• _WHAT YOU NEED TO DO_
Since the pictures are not wanted, copy only the text of every record exactly.

------------------------------

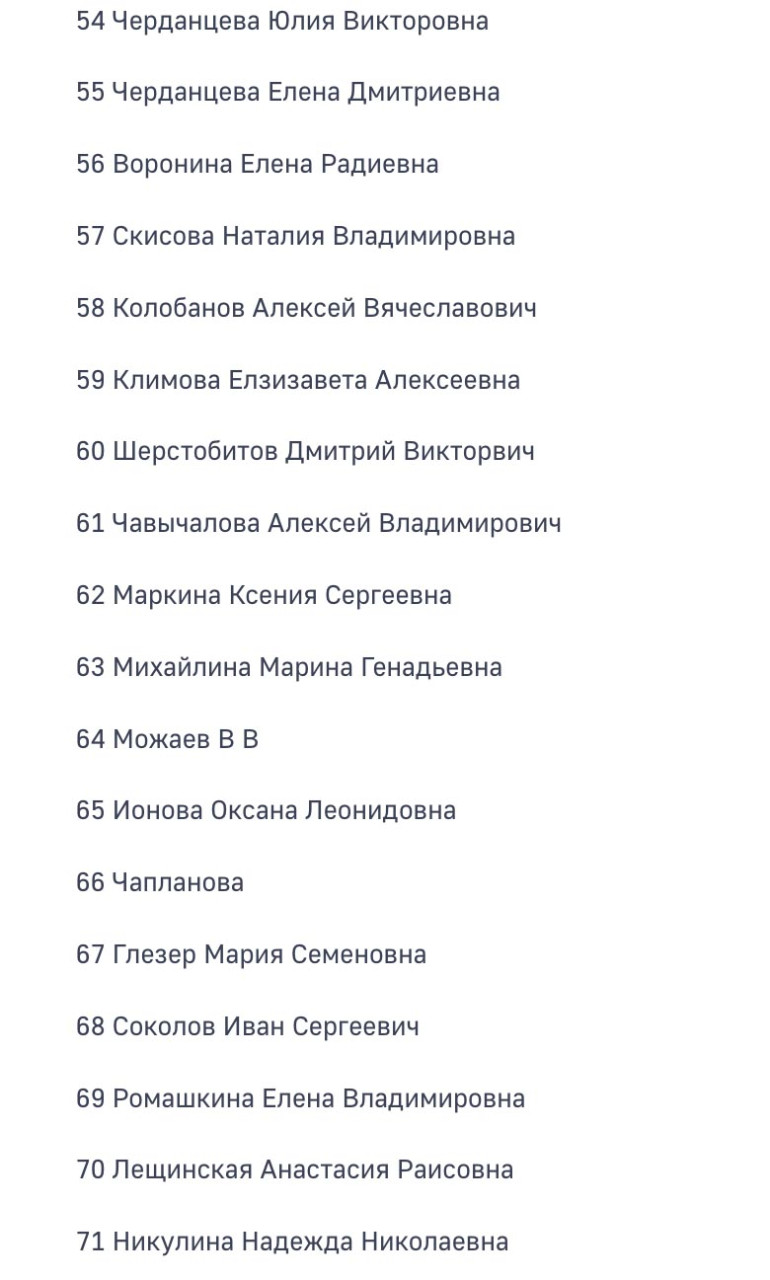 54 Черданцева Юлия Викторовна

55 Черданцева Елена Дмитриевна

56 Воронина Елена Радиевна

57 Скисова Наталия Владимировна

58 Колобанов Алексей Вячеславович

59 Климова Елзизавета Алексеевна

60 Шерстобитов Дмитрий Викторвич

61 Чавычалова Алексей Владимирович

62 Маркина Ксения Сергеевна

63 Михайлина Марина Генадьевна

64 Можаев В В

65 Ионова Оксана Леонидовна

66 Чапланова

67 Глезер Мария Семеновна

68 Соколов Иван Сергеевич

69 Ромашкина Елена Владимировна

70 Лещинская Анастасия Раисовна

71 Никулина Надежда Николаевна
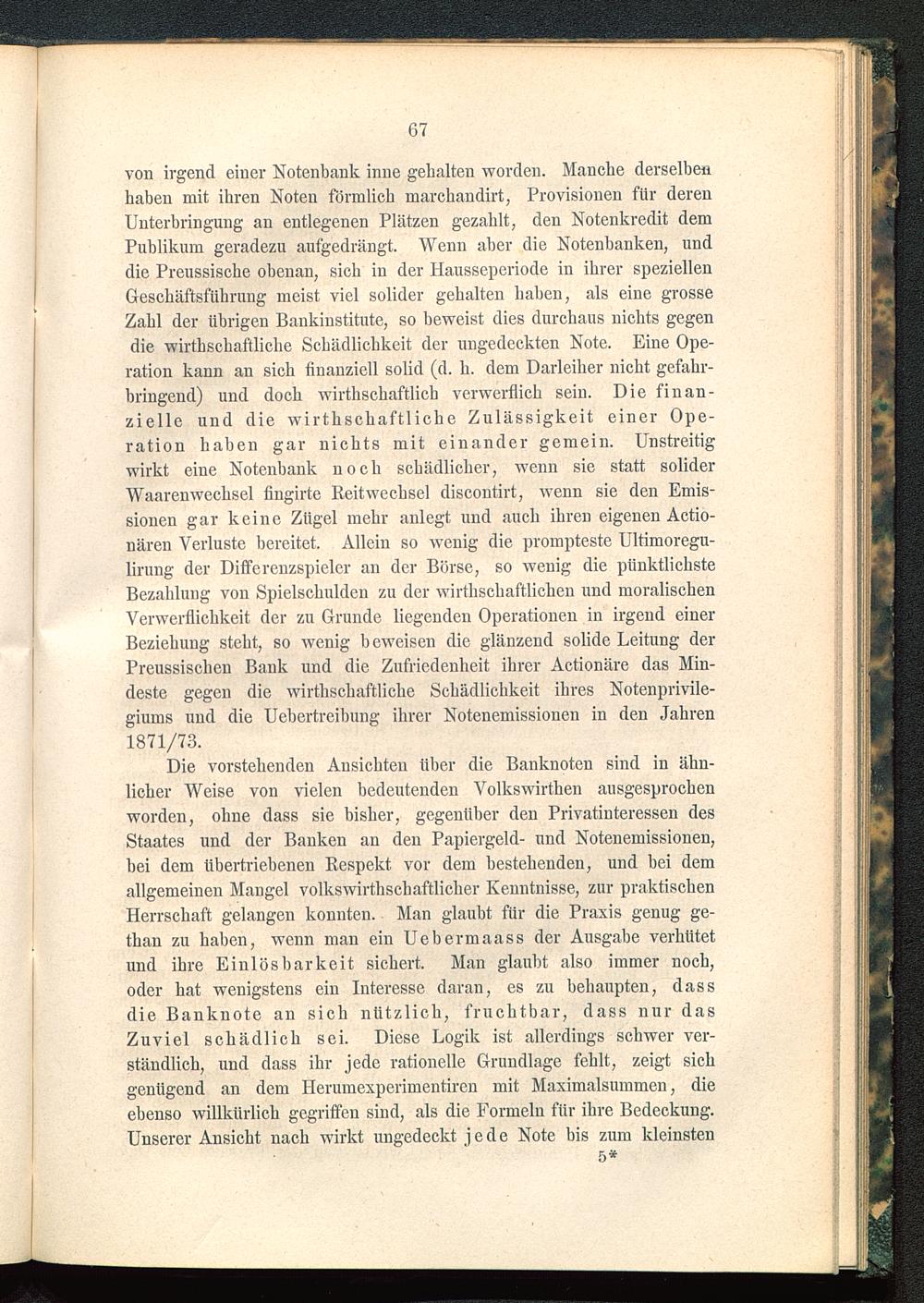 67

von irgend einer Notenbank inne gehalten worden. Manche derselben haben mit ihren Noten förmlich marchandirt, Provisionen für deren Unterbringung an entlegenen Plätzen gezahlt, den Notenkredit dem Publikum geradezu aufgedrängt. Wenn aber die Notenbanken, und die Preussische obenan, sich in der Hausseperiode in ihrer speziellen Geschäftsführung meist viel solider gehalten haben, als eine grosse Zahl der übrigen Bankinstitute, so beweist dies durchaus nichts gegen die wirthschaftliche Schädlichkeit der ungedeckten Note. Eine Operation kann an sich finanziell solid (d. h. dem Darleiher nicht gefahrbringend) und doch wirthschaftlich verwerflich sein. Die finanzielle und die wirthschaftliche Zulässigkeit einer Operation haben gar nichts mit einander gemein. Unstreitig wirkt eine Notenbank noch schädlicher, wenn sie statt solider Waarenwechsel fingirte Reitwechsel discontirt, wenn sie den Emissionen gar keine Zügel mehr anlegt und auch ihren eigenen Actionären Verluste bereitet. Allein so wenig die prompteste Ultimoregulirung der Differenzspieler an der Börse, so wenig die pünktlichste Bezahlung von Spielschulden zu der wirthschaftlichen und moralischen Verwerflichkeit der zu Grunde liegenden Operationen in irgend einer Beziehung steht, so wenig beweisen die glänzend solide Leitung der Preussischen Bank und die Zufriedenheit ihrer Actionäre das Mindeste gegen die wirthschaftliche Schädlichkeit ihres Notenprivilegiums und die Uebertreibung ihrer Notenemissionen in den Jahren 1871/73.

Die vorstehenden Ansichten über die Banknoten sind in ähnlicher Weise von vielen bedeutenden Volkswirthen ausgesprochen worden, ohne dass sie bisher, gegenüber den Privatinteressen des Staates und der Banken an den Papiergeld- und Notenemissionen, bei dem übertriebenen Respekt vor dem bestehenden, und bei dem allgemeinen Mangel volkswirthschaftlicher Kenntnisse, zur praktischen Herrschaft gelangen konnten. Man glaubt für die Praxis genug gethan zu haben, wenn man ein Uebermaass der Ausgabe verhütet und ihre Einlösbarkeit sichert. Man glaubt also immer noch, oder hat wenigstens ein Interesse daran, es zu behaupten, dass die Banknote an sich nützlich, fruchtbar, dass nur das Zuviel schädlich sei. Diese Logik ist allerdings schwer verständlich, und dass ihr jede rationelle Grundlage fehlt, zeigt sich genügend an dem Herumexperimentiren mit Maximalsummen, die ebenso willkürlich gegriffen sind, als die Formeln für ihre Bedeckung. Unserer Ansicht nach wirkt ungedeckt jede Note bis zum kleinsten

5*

------------------------------

• _OUTPUT OF THE EXERCISE_
 54 Черданцева Юлия Викторовна

55 Черданцева Елена Дмитриевна

56 Воронина Елена Радиевна

57 Скисова Наталия Владимировна

58 Колобанов Алексей Вячеславович

59 Климова Елзизавета Алексеевна

60 Шерстобитов Дмитрий Викторвич

61 Чавычалова Алексей Владимирович

62 Маркина Ксения Сергеевна

63 Михайлина Марина Генадьевна

64 Можаев В В

65 Ионова Оксана Леонидовна

66 Чапланова

67 Глезер Мария Семеновна

68 Соколов Иван Сергеевич

69 Ромашкина Елена Владимировна

70 Лещинская Анастасия Раисовна

71 Никулина Надежда Николаевна
 67

von irgend einer Notenbank inne gehalten worden. Manche derselben haben mit ihren Noten förmlich marchandirt, Provisionen für deren Unterbringung an entlegenen Plätzen gezahlt, den Notenkredit dem Publikum geradezu aufgedrängt. Wenn aber die Notenbanken, und die Preussische obenan, sich in der Hausseperiode in ihrer speziellen Geschäftsführung meist viel solider gehalten haben, als eine grosse Zahl der übrigen Bankinstitute, so beweist dies durchaus nichts gegen die wirthschaftliche Schädlichkeit der ungedeckten Note. Eine Operation kann an sich finanziell solid (d. h. dem Darleiher nicht gefahrbringend) und doch wirthschaftlich verwerflich sein. Die finanzielle und die wirthschaftliche Zulässigkeit einer Operation haben gar nichts mit einander gemein. Unstreitig wirkt eine Notenbank noch schädlicher, wenn sie statt solider Waarenwechsel fingirte Reitwechsel discontirt, wenn sie den Emissionen gar keine Zügel mehr anlegt und auch ihren eigenen Actionären Verluste bereitet. Allein so wenig die prompteste Ultimoregulirung der Differenzspieler an der Börse, so wenig die pünktlichste Bezahlung von Spielschulden zu der wirthschaftlichen und moralischen Verwerflichkeit der zu Grunde liegenden Operationen in irgend einer Beziehung steht, so wenig beweisen die glänzend solide Leitung der Preussischen Bank und die Zufriedenheit ihrer Actionäre das Mindeste gegen die wirthschaftliche Schädlichkeit ihres Notenprivilegiums und die Uebertreibung ihrer Notenemissionen in den Jahren 1871/73.

Die vorstehenden Ansichten über die Banknoten sind in ähnlicher Weise von vielen bedeutenden Volkswirthen ausgesprochen worden, ohne dass sie bisher, gegenüber den Privatinteressen des Staates und der Banken an den Papiergeld- und Notenemissionen, bei dem übertriebenen Respekt vor dem bestehenden, und bei dem allgemeinen Mangel volkswirthschaftlicher Kenntnisse, zur praktischen Herrschaft gelangen konnten. Man glaubt für die Praxis genug gethan zu haben, wenn man ein Uebermaass der Ausgabe verhütet und ihre Einlösbarkeit sichert. Man glaubt also immer noch, oder hat wenigstens ein Interesse daran, es zu behaupten, dass die Banknote an sich nützlich, fruchtbar, dass nur das Zuviel schädlich sei. Diese Logik ist allerdings schwer verständlich, und dass ihr jede rationelle Grundlage fehlt, zeigt sich genügend an dem Herumexperimentiren mit Maximalsummen, die ebenso willkürlich gegriffen sind, als die Formeln für ihre Bedeckung. Unserer Ansicht nach wirkt ungedeckt jede Note bis zum kleinsten

5*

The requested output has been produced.